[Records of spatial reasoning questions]
..............................

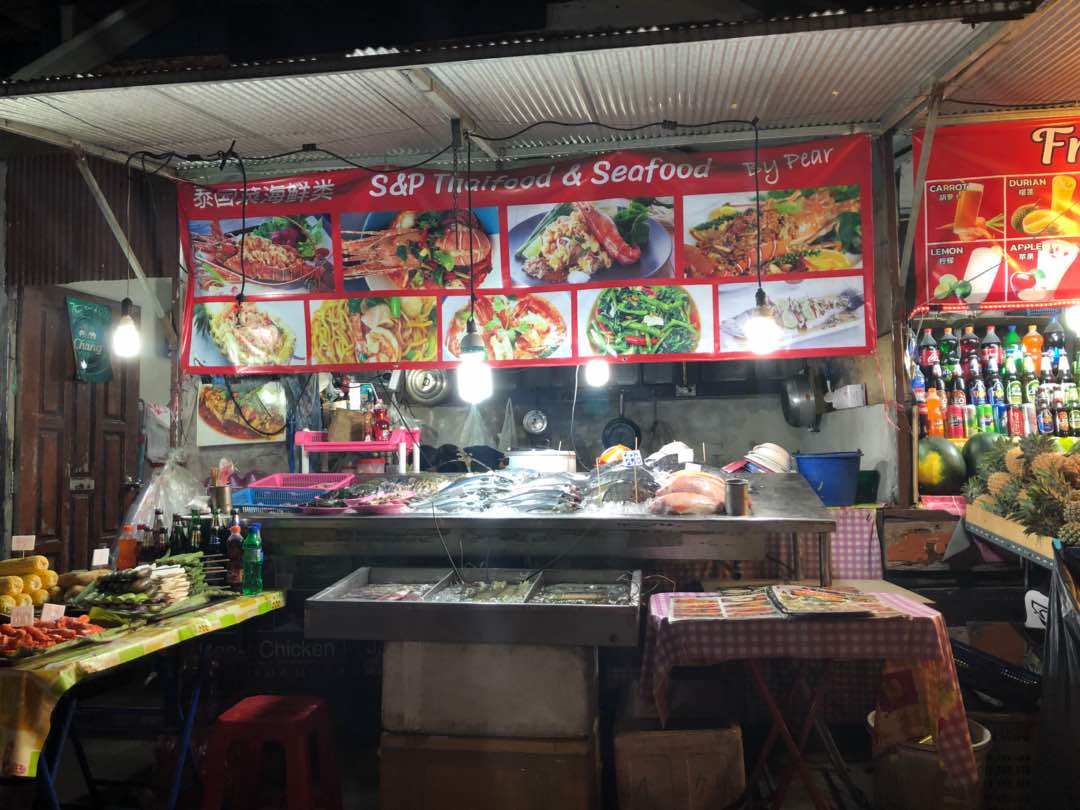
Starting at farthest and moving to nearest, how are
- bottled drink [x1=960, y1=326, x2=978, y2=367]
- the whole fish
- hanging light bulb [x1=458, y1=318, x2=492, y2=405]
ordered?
bottled drink [x1=960, y1=326, x2=978, y2=367], the whole fish, hanging light bulb [x1=458, y1=318, x2=492, y2=405]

..............................

Written exercise: Pull out every line of the items above that contains the string "bottled". Case counts.

The reply:
- bottled drink [x1=960, y1=326, x2=978, y2=367]
bottled drink [x1=960, y1=326, x2=978, y2=367], the whole fish, hanging light bulb [x1=458, y1=318, x2=492, y2=405]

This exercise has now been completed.